在init()里会调用opendir(POWER_SUPPLY_SYSFS_PATH); 

opendir()函数的作用是:打开目录句柄,将返回一组目录流(一组目录字符串),说白了就是目录下的文件名。 

#define POWER_SUPPLY_SUBSYSTEM "power_supply"
#define POWER_SUPPLY_SYSFS_PATH "/sys/class/" POWER_SUPPLY_SUBSYSTEM
其实 opendir 打开的就是 sys/class/power_supply ,并返回这个路径下的所有文件。文件如下:
android 4.4 电池电量管理底层分析(C\C++层)_第6张图片

比如ac (充电器就叫AC)目录下面都有什么呢:


然后我们看init()代码里面,其实就是把各种路径读取出来,然后把路径赋值。 我们知道了init()干了什么,然后回归到主题:update() 中的属性从哪里来的。

我们只举一个例子。在update()中如何读取的当前电量级别(其他属性获取都是类似的)。在 update()函数中,获取当前电量等级代码如下:

    if (!mHealthdConfig->batteryCurrentNowPath.isEmpty())

===============

任务说明 1 => 根据这段网页摘录，充电器在这里叫什么？
这段网页摘录与后面的记录互不相关。

数据摘录 =>

===============

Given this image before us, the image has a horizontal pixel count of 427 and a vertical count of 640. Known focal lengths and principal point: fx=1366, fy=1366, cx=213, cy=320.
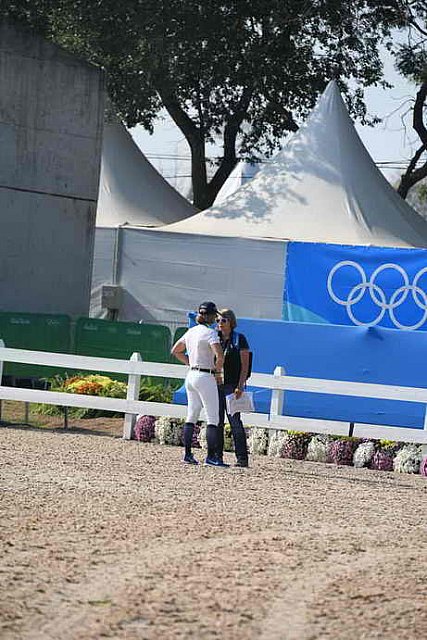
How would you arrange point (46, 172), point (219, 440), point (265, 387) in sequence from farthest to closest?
point (46, 172), point (265, 387), point (219, 440)

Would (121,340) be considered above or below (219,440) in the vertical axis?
above

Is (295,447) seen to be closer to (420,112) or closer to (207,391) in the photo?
(207,391)

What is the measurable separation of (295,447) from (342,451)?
1.92 ft

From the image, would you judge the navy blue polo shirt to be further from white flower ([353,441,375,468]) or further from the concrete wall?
the concrete wall

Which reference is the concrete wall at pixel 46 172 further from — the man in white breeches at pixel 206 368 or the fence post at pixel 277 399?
the man in white breeches at pixel 206 368

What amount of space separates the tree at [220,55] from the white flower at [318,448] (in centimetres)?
2035

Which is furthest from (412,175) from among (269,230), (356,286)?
Answer: (356,286)

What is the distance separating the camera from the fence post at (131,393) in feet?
56.7

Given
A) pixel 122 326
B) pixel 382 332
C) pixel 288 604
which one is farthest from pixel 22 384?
pixel 288 604

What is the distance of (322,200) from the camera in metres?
26.5

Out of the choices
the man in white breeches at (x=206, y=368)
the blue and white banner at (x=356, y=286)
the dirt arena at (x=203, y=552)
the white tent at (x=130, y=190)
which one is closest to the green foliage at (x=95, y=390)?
the blue and white banner at (x=356, y=286)

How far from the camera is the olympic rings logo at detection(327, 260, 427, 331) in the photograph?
22.3 m

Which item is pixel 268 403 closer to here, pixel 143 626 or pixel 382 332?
pixel 382 332

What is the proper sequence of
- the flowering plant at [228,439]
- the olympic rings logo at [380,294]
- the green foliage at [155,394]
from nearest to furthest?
the flowering plant at [228,439], the green foliage at [155,394], the olympic rings logo at [380,294]
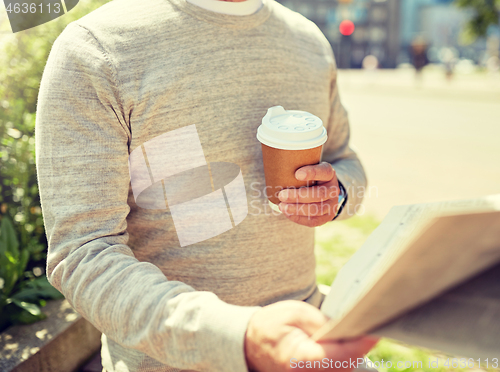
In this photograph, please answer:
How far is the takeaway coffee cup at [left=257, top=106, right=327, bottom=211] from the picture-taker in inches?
45.2

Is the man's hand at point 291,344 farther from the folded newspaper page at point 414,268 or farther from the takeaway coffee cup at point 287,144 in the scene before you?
the takeaway coffee cup at point 287,144

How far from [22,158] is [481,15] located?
28542 mm

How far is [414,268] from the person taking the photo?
62 cm

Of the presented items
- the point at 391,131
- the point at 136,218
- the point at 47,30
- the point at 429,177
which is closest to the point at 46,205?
the point at 136,218

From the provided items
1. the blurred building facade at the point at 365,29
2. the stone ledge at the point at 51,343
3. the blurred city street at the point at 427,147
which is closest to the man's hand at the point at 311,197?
the stone ledge at the point at 51,343

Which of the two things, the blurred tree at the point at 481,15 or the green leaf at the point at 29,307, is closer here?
the green leaf at the point at 29,307

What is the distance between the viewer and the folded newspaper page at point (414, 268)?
594 mm

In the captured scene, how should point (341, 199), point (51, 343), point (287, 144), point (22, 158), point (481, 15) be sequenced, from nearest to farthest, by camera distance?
1. point (287, 144)
2. point (341, 199)
3. point (51, 343)
4. point (22, 158)
5. point (481, 15)

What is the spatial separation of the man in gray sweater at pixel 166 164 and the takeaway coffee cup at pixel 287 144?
44 millimetres

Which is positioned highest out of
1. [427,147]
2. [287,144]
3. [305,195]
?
[287,144]

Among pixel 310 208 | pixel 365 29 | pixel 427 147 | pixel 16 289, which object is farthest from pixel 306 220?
pixel 365 29

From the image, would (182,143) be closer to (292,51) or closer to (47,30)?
(292,51)

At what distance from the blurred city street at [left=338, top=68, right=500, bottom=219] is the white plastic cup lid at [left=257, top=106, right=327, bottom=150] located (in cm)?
359

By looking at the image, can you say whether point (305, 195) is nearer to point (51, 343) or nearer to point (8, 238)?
point (51, 343)
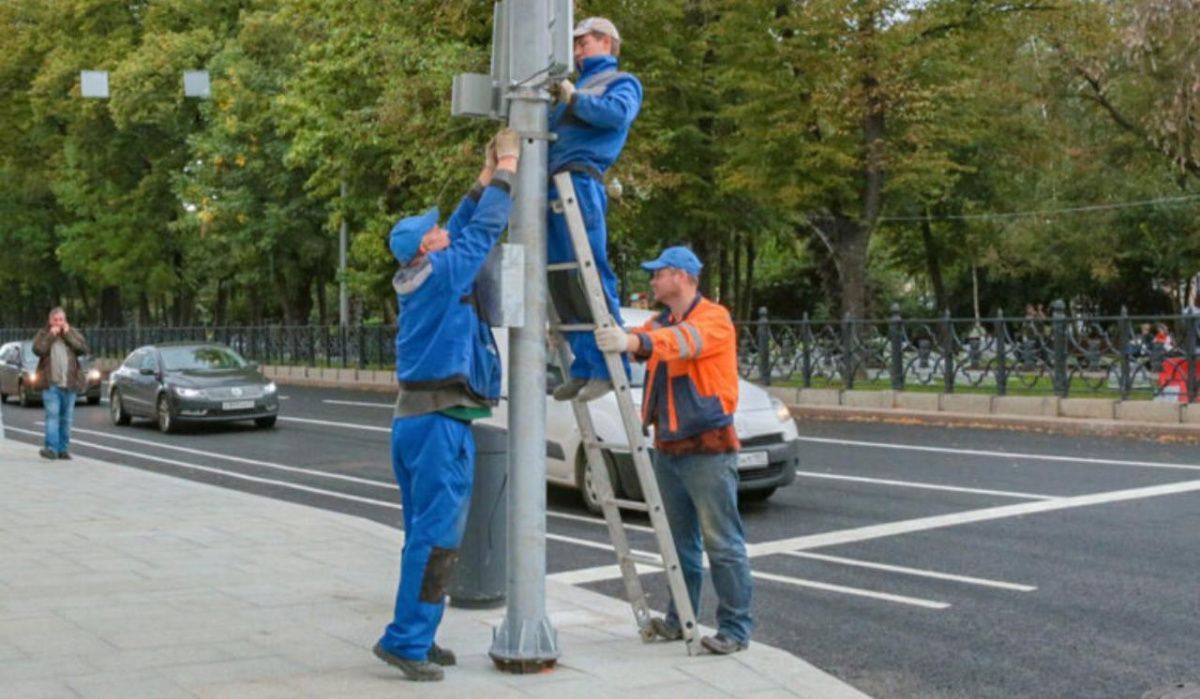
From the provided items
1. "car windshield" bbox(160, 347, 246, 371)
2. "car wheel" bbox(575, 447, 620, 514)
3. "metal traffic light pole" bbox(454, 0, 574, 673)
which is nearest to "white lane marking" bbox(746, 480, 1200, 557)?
"car wheel" bbox(575, 447, 620, 514)

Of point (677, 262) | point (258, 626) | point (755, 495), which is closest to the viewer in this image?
point (677, 262)

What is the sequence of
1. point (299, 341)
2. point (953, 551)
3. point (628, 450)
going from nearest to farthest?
1. point (953, 551)
2. point (628, 450)
3. point (299, 341)

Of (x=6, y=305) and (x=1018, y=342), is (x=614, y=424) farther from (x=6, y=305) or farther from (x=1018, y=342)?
(x=6, y=305)

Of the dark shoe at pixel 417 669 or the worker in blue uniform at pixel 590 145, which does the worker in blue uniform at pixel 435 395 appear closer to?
the dark shoe at pixel 417 669

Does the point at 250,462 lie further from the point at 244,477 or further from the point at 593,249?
the point at 593,249

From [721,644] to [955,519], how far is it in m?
5.50

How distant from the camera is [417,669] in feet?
19.7

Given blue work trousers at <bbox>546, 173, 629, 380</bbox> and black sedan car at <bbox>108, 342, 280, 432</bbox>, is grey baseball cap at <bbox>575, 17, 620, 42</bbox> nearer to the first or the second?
blue work trousers at <bbox>546, 173, 629, 380</bbox>

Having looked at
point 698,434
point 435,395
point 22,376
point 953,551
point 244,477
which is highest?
point 435,395

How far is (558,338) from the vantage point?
21.6ft

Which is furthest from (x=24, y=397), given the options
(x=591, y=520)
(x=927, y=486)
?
(x=927, y=486)

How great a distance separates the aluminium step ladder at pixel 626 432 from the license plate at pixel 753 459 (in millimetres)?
5155

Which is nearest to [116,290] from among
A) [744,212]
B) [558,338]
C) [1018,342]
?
[744,212]

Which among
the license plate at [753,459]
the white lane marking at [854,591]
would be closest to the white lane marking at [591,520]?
the license plate at [753,459]
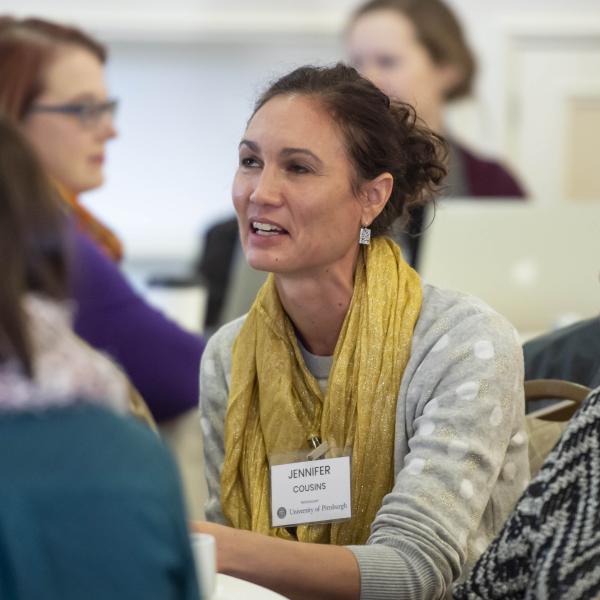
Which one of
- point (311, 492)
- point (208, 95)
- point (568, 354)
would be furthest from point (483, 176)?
point (311, 492)

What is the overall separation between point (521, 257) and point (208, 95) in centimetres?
315

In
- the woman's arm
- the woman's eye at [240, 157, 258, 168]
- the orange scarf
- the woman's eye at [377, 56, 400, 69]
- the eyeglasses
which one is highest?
the woman's eye at [377, 56, 400, 69]

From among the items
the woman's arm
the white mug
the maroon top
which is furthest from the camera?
the maroon top

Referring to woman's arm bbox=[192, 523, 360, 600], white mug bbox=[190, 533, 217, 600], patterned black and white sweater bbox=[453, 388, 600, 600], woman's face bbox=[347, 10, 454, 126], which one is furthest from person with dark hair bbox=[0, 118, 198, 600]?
woman's face bbox=[347, 10, 454, 126]

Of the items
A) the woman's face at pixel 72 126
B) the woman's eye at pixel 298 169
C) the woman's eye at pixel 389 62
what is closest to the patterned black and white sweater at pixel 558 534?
the woman's eye at pixel 298 169

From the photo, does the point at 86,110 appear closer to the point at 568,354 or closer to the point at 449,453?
the point at 568,354

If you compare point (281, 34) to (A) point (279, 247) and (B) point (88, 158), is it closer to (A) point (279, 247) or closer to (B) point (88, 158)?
(B) point (88, 158)

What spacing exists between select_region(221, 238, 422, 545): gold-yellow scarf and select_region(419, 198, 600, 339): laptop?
1323 mm

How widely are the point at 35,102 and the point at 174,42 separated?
314cm

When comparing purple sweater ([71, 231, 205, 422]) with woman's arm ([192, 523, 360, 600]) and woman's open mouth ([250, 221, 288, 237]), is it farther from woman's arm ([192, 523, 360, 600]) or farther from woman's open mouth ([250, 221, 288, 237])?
woman's arm ([192, 523, 360, 600])

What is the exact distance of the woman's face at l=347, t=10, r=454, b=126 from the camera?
4508mm

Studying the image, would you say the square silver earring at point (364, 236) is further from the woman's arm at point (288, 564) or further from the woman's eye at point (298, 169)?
the woman's arm at point (288, 564)

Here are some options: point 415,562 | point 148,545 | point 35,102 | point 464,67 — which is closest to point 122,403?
point 148,545

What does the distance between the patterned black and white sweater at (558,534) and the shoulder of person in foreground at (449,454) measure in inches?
8.8
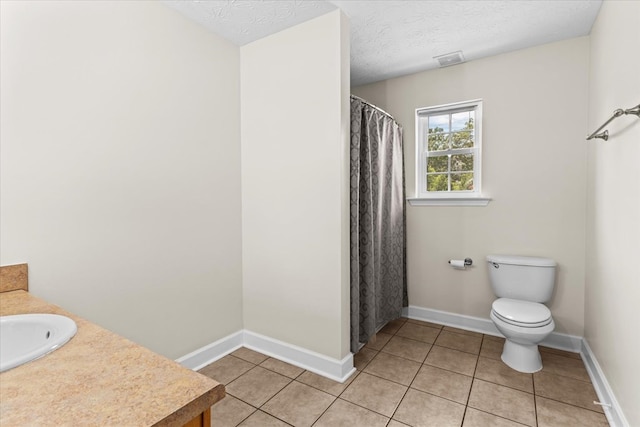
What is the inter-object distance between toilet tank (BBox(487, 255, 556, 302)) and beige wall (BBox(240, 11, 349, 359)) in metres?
1.26

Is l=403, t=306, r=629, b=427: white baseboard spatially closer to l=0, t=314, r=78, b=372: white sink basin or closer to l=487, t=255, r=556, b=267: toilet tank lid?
l=487, t=255, r=556, b=267: toilet tank lid

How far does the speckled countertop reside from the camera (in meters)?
0.60

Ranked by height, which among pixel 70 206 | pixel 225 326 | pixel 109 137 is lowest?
pixel 225 326

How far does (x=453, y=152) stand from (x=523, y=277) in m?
1.18

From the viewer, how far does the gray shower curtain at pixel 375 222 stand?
228 cm

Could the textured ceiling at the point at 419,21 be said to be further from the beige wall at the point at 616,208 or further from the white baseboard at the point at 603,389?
the white baseboard at the point at 603,389

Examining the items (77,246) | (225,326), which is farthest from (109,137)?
(225,326)

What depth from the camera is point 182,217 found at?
216 cm

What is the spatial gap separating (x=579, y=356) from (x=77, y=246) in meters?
3.30

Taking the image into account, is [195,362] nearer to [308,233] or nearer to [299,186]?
[308,233]

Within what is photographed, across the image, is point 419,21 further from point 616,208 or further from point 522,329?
point 522,329

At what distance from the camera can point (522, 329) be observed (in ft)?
6.87

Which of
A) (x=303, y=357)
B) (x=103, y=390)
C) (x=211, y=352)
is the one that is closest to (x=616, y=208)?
(x=303, y=357)

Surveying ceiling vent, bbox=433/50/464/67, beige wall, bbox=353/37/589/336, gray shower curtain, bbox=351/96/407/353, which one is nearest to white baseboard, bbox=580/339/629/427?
beige wall, bbox=353/37/589/336
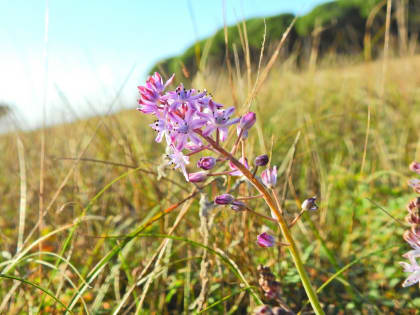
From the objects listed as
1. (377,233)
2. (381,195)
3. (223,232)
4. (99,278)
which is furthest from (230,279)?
(381,195)

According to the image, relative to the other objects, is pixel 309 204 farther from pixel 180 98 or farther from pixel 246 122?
pixel 180 98

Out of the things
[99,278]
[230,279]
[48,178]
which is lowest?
[230,279]

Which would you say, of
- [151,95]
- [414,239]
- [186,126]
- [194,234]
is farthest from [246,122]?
[194,234]

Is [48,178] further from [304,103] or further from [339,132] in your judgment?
[304,103]

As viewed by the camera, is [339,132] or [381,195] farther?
[339,132]

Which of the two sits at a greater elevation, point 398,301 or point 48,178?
point 48,178

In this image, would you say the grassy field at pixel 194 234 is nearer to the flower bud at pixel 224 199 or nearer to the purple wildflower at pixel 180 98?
the flower bud at pixel 224 199

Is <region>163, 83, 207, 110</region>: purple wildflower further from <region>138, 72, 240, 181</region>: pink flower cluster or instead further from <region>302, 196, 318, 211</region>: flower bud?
<region>302, 196, 318, 211</region>: flower bud
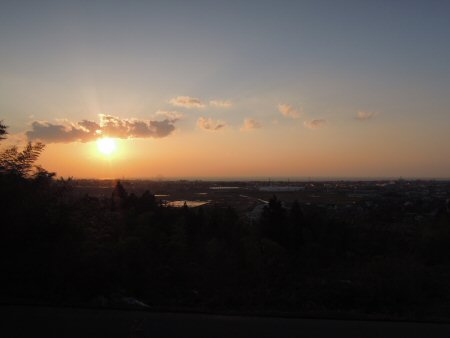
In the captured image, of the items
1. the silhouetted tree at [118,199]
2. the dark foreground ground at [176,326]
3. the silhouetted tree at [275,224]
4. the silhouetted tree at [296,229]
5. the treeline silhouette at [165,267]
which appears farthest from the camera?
the silhouetted tree at [118,199]

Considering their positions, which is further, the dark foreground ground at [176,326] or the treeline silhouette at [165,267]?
the treeline silhouette at [165,267]

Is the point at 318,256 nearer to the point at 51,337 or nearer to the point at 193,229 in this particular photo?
the point at 193,229

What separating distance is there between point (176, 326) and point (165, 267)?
800 centimetres

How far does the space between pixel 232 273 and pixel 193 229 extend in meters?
8.21

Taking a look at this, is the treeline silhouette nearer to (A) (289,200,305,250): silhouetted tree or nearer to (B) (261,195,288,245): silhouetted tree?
(B) (261,195,288,245): silhouetted tree

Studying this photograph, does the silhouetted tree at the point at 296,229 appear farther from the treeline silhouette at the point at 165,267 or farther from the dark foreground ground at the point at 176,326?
the dark foreground ground at the point at 176,326

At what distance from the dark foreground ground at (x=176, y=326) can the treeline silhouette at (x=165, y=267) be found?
72 cm

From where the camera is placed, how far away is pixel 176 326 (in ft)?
20.3

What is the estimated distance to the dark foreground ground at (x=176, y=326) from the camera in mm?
5918

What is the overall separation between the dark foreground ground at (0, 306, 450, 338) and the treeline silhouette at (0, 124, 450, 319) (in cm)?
72

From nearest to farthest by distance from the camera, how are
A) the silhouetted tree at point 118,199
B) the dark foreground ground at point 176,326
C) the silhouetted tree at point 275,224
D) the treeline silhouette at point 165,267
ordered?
the dark foreground ground at point 176,326 → the treeline silhouette at point 165,267 → the silhouetted tree at point 275,224 → the silhouetted tree at point 118,199

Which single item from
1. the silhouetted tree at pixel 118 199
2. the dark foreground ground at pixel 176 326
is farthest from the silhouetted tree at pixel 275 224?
the dark foreground ground at pixel 176 326

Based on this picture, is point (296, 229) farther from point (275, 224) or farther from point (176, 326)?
point (176, 326)

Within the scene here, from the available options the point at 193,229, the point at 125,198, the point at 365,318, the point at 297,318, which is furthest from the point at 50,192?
the point at 125,198
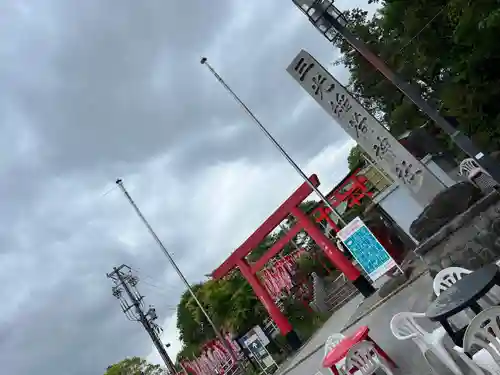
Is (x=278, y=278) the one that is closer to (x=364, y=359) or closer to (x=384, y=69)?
(x=384, y=69)

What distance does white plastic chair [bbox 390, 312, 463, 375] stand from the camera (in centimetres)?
495

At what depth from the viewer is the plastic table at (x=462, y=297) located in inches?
171

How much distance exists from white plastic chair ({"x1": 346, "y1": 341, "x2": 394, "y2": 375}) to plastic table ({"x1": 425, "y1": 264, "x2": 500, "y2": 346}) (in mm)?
1353

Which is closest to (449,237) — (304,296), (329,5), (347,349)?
(347,349)

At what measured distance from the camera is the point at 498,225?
25.8ft

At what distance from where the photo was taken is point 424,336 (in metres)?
5.22

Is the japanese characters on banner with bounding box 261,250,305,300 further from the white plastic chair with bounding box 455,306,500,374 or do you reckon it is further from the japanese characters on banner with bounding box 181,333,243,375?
the white plastic chair with bounding box 455,306,500,374

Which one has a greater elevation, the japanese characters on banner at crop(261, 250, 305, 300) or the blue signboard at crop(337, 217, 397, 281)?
the japanese characters on banner at crop(261, 250, 305, 300)

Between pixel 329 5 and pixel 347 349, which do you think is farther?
pixel 329 5

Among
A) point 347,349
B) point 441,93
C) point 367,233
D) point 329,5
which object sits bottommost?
point 347,349

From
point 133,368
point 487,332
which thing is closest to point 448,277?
point 487,332

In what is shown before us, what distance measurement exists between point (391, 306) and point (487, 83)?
8.17 m

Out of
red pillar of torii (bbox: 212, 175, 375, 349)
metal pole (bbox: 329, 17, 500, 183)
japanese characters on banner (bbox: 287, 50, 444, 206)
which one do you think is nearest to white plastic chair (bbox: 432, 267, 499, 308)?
metal pole (bbox: 329, 17, 500, 183)

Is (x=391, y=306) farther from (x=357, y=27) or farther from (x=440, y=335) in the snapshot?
(x=357, y=27)
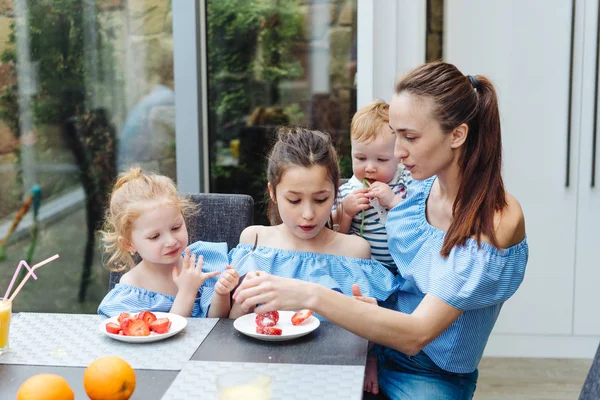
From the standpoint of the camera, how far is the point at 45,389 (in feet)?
3.61

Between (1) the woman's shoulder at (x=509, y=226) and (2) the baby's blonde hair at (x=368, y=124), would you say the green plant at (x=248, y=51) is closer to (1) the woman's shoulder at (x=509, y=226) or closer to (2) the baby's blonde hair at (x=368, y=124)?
(2) the baby's blonde hair at (x=368, y=124)

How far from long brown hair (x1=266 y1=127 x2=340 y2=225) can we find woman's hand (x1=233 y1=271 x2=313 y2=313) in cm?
43

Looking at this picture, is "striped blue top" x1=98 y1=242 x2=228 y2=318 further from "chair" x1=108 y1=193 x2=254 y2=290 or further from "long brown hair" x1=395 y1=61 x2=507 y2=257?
"long brown hair" x1=395 y1=61 x2=507 y2=257

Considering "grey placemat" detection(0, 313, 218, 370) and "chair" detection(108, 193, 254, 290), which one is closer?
"grey placemat" detection(0, 313, 218, 370)

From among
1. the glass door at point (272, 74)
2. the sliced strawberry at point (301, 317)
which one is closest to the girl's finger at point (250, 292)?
the sliced strawberry at point (301, 317)

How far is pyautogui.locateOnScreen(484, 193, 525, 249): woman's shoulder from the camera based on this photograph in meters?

===============

任务说明 2 => 把记录中含有“think”这个词的每一行都挑出来照抄，注意区分大小写。

正确结果 1 => AC

正确结果 2 =>
Between pixel 329 5 and pixel 347 349, which do you think is farther?
which one do you think is nearest to white plastic chair (bbox: 432, 267, 499, 308)?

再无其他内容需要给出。